Prompt ▸ Rewrite the part of the comment thread from "Heinlein's Solution Unsatisfactory" up to and including "boggles my mind.", putting "nuclear standoff" wherever "Cold War" appears.

Extract to read ▸
Heinlein's Solution Unsatisfactory or Poul Anderson's Un-Man are an interesting variations on the UN idea. Or, much later, Ben Bova's Peacekeepers.
posted by Chrysostom at 7:36 AM on April 9, 2013 [1 favorite]


I'm just fascinated by the Cold War. I mean, I was alive through the end of it (saw the fall of the Berlin Wall, collapse of the Soviet Union, etc.), but the fact that it was totally accepted we'd literally wipe out the entire race of humanity to prove a point to the other guy (who'd do the same!) just boggles my mind.
posted by Ghostride The Whip at 7:47 AM on April 9, 2013


Me, too, Ghostride. It's also fascinating to me how, culturally within the US, the UN somehow went in a very short time from being popularly viewed as a more or less benign (if imperfect) expression/instrument of Western geopolitical power in the world to being seen as a parasitic alien evil intent on infecting us all with The Communism. I mean, there's always been some domestic reactionary resistance to the notion of international law and organizations like the League of Nations and the UN at the cultural fringes, but it seems like there's been a very rapid, dramatic shift in recent years from a popular perception that such institutions might represent a flawed but ultimately noble vision for the world to outright crazy-town levels of paranoia about them.
posted by saulgoodman at 7:51 AM on April 9, 2013


This bunker graphic from the article reminded me of this bunker graphic that Donald Rumsfeld was throwing around during the early 2000s

Oh my gosh, I didn't realize that was a serious graphic. I remember having seen it at the time that it was new but I saw it on Something Awful and assumed it was a parody using an image from an old GI Joe set or something, not something that had been made seriously for the mainstream media. I didn't watch the news much while I was in college... /derail
posted by titus n. owl at 8:45 AM on April 9, 2013


The link to Fog of War at the end was pretty interesting.

Supplied data ▸

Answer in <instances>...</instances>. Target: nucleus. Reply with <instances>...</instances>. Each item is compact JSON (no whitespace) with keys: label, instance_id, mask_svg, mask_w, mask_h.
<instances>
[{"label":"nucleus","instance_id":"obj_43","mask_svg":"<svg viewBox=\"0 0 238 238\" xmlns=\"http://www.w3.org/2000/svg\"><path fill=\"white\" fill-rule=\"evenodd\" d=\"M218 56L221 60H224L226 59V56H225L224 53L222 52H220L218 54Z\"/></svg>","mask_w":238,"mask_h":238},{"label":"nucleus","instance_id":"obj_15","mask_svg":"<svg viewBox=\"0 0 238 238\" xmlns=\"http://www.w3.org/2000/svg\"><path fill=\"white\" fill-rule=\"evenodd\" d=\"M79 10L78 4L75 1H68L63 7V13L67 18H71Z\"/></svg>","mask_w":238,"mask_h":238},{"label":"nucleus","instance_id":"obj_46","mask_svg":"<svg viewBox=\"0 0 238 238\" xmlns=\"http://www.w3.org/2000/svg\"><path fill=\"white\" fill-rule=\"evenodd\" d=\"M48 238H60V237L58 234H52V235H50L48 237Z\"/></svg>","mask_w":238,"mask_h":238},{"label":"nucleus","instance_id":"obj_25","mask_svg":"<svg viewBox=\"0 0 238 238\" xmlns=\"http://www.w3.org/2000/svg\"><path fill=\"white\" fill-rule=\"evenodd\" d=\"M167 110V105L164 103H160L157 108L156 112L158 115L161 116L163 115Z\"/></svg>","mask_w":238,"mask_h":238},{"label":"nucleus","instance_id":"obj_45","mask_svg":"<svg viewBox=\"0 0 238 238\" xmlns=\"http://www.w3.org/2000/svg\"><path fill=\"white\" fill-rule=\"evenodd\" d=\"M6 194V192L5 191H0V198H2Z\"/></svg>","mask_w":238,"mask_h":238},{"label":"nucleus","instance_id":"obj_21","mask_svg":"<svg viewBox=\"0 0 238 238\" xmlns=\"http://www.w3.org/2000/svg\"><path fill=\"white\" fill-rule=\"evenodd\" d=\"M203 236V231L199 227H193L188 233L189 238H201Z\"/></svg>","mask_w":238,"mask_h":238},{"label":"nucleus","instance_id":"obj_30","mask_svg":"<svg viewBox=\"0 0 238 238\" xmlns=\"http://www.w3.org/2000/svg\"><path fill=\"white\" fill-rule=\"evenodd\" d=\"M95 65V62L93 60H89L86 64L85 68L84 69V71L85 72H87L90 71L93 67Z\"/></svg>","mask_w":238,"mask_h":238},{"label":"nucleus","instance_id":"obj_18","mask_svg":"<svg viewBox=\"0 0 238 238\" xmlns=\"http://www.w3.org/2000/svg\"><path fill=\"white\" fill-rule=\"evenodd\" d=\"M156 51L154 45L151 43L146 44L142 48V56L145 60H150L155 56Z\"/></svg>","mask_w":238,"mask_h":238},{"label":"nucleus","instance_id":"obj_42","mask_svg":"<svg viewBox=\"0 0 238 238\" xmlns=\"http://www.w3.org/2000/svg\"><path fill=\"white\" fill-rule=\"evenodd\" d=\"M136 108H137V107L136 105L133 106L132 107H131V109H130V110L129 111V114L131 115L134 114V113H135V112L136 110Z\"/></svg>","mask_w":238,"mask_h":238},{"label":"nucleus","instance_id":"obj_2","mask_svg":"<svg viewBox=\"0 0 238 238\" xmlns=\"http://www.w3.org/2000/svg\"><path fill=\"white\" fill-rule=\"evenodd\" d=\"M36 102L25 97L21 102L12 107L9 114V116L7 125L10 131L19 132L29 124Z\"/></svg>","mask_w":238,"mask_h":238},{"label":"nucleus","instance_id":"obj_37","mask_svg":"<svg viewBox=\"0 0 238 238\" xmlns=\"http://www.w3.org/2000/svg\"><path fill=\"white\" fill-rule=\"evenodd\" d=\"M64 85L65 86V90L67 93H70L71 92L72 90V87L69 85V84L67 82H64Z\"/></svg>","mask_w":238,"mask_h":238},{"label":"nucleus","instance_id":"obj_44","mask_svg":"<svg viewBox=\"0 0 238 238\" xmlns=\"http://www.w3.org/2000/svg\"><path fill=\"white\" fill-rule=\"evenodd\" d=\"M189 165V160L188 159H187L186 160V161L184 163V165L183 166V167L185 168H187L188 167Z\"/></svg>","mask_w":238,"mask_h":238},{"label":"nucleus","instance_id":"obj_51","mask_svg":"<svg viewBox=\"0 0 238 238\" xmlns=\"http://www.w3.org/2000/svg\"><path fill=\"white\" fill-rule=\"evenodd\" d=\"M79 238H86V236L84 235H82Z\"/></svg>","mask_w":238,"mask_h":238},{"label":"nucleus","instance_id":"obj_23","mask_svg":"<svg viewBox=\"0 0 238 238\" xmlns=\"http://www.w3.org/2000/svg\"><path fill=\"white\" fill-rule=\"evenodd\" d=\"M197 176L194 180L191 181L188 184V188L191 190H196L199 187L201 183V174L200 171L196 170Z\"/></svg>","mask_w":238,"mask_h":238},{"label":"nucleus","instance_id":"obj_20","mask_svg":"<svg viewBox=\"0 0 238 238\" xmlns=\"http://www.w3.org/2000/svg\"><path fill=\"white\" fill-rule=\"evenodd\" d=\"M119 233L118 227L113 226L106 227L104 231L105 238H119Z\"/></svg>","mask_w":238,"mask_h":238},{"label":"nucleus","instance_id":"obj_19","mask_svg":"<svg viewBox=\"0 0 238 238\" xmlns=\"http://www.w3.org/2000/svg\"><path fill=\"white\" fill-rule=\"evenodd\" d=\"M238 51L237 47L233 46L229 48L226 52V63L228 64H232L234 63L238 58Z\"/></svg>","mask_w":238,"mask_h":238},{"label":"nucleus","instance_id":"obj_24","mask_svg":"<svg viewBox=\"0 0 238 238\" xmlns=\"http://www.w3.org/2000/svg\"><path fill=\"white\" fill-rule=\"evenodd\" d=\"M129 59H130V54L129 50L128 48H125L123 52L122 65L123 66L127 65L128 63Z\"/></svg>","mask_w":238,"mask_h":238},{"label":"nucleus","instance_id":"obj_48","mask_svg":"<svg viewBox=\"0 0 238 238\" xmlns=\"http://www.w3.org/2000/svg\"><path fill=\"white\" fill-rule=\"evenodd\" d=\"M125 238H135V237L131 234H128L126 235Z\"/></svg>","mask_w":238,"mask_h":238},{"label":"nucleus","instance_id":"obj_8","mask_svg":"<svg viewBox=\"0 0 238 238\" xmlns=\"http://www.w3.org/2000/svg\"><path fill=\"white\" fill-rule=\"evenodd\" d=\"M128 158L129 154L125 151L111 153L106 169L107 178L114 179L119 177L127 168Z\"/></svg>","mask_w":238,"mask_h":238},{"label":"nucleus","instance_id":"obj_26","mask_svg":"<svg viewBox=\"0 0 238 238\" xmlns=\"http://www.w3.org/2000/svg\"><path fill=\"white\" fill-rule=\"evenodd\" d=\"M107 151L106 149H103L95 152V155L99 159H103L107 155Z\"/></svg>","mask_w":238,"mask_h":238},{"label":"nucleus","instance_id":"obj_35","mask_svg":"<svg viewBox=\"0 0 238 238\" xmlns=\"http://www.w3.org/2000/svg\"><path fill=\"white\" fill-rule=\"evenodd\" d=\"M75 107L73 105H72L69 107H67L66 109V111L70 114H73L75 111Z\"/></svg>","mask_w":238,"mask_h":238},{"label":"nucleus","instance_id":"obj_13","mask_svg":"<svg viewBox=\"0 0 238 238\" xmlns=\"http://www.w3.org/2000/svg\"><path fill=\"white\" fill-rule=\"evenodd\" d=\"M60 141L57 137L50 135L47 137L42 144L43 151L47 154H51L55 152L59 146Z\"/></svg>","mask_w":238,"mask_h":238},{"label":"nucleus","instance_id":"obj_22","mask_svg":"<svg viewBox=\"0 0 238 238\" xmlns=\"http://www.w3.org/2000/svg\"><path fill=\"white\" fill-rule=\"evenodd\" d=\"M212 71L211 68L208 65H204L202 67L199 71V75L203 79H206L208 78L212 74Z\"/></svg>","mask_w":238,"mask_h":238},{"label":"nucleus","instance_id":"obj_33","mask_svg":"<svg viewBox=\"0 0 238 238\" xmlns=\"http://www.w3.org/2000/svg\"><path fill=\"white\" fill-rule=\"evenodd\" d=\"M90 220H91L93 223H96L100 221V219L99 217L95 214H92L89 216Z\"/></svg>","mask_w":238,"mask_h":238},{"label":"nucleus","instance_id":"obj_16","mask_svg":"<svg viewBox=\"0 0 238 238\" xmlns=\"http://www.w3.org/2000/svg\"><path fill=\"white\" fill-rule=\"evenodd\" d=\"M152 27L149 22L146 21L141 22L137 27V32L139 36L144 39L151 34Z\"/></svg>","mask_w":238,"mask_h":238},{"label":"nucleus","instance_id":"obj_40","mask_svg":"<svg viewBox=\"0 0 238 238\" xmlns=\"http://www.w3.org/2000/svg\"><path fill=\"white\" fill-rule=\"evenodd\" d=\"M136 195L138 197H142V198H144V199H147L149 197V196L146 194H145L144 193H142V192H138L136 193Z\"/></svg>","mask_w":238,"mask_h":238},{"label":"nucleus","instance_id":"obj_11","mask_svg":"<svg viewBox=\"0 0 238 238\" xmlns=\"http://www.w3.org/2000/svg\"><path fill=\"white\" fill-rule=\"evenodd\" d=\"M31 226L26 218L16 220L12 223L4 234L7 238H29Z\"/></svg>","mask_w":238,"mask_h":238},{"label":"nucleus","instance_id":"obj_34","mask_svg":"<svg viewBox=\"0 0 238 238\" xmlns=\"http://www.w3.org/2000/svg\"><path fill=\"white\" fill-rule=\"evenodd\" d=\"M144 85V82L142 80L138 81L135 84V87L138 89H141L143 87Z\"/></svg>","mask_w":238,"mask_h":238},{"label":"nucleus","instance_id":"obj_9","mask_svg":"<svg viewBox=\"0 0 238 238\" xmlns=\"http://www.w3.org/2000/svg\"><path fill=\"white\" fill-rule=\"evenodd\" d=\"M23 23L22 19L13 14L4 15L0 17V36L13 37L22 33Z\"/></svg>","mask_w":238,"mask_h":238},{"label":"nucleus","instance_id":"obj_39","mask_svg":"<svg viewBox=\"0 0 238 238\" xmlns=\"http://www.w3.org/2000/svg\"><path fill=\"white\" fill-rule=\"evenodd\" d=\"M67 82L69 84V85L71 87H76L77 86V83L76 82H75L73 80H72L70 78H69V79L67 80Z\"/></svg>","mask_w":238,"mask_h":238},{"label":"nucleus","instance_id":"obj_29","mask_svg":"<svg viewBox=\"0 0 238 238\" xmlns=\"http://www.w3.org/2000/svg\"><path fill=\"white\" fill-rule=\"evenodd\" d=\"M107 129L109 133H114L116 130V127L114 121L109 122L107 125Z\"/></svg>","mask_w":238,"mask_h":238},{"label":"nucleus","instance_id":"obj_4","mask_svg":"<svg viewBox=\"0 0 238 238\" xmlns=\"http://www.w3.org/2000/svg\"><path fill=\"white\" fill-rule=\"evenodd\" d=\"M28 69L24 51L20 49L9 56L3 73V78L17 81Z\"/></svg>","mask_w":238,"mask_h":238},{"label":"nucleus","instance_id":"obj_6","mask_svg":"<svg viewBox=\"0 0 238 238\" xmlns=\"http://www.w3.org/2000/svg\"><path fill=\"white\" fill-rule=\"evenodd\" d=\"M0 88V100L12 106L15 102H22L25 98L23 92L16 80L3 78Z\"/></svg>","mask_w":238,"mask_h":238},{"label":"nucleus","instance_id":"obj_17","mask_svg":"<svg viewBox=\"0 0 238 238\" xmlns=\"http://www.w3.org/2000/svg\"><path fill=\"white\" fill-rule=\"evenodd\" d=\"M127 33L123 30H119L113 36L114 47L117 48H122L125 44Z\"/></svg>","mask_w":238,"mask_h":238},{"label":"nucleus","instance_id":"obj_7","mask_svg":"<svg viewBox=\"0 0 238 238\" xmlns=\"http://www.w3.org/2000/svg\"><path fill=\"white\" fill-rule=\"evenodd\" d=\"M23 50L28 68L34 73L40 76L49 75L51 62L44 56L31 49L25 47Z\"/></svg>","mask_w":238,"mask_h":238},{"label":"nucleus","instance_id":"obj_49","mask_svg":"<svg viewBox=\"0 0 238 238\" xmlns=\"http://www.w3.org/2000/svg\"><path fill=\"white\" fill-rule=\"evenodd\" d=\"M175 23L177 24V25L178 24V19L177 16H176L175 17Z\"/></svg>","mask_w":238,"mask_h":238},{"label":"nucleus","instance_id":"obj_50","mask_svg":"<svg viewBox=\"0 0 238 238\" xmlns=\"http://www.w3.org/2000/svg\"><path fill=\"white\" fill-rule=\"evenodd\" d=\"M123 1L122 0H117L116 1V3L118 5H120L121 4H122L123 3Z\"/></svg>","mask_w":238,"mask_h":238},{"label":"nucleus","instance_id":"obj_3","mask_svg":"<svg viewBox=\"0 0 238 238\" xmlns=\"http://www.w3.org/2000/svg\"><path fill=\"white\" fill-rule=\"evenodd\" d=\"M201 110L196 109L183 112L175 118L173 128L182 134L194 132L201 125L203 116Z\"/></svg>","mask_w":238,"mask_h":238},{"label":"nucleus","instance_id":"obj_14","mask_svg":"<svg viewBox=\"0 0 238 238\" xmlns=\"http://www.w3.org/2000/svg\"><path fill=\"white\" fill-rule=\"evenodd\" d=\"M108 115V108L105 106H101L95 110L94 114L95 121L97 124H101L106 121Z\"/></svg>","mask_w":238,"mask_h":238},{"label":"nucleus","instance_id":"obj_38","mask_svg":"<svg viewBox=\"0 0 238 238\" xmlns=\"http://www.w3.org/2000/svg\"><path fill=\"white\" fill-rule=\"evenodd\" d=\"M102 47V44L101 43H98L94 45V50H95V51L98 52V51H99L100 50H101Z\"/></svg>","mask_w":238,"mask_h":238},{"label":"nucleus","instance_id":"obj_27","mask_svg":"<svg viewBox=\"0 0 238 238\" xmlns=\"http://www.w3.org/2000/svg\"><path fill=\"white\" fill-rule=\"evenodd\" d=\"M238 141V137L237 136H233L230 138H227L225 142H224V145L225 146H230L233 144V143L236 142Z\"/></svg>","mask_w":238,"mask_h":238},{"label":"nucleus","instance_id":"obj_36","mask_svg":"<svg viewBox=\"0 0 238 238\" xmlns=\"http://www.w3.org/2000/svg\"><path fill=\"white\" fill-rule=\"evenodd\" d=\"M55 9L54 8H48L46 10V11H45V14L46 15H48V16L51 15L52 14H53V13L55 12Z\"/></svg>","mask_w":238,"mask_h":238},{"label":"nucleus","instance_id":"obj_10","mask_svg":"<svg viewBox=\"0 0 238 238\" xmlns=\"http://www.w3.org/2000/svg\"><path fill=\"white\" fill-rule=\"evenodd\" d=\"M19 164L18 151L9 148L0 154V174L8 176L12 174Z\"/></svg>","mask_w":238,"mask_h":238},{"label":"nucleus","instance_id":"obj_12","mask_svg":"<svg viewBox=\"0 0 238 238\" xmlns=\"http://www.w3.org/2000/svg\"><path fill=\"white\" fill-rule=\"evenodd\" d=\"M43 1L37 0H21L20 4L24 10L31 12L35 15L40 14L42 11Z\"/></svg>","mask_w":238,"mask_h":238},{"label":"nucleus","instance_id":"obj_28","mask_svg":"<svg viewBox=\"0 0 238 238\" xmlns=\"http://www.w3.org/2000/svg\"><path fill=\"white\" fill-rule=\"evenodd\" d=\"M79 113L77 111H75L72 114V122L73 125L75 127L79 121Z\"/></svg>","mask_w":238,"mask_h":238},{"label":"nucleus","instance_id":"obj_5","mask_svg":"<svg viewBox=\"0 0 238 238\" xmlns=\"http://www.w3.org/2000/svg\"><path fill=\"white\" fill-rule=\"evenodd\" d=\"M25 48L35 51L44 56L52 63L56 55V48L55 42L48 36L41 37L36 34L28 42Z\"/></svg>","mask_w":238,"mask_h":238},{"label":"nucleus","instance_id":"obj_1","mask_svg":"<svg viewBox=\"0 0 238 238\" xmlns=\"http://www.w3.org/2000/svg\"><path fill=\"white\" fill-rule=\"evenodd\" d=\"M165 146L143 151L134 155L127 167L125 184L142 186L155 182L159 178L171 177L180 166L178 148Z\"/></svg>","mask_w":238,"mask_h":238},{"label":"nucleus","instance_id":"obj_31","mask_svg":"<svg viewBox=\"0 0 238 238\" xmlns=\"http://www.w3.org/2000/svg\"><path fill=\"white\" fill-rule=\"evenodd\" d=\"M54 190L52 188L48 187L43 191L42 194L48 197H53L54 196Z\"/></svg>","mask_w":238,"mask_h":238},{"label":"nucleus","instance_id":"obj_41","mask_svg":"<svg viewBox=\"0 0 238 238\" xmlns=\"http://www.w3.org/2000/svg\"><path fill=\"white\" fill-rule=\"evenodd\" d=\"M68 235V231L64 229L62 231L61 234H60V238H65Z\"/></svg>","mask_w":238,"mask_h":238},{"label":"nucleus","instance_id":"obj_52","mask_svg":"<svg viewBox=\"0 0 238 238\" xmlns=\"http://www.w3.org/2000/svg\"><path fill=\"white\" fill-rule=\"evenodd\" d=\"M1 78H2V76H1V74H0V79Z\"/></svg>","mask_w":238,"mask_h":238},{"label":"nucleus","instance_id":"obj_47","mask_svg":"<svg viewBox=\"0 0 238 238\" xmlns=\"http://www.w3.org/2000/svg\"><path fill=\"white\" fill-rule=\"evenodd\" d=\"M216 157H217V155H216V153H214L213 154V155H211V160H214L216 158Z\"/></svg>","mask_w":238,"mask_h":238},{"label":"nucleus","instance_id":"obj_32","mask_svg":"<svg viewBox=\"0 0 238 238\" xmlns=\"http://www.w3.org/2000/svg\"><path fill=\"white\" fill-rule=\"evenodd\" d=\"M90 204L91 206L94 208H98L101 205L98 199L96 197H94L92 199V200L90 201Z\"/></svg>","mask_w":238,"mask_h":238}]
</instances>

Result of the task ▸
Heinlein's Solution Unsatisfactory or Poul Anderson's Un-Man are an interesting variations on the UN idea. Or, much later, Ben Bova's Peacekeepers.
posted by Chrysostom at 7:36 AM on April 9, 2013 [1 favorite]


I'm just fascinated by the nuclear standoff. I mean, I was alive through the end of it (saw the fall of the Berlin Wall, collapse of the Soviet Union, etc.), but the fact that it was totally accepted we'd literally wipe out the entire race of humanity to prove a point to the other guy (who'd do the same!) just boggles my mind.